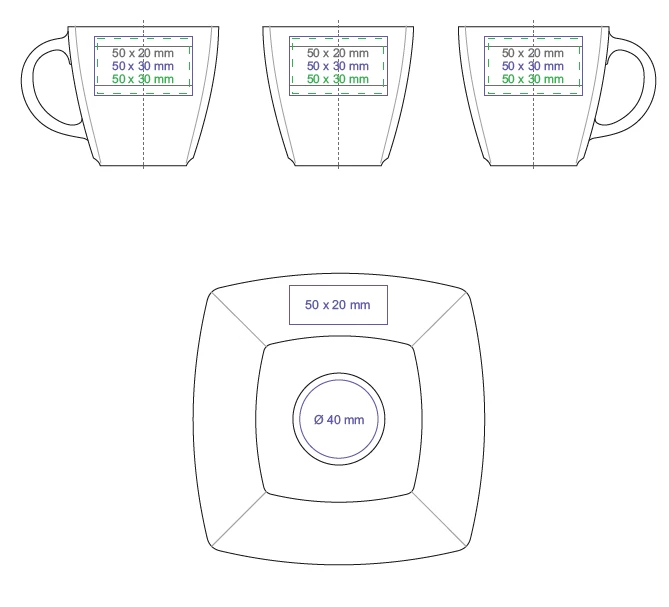 50 x 20 mm
50 x 30 mm
50 x 30 mm

50 x 20 mm
50 x 30 mm
50 x 30 mm

50 x 20 mm
50 x 30 mm
50 x 30 mm

50 x 20 mm

Ø 40 mm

------------------------------------------------------------

YOUR OBJECTIVE | Your copy of the entries must be exact and must contain no pictures.

WRITTEN RESPONSE |
 50 x 20 mm
50 x 30 mm
50 x 30 mm

50 x 20 mm
50 x 30 mm
50 x 30 mm

50 x 20 mm
50 x 30 mm
50 x 30 mm

50 x 20 mm

Ø 40 mm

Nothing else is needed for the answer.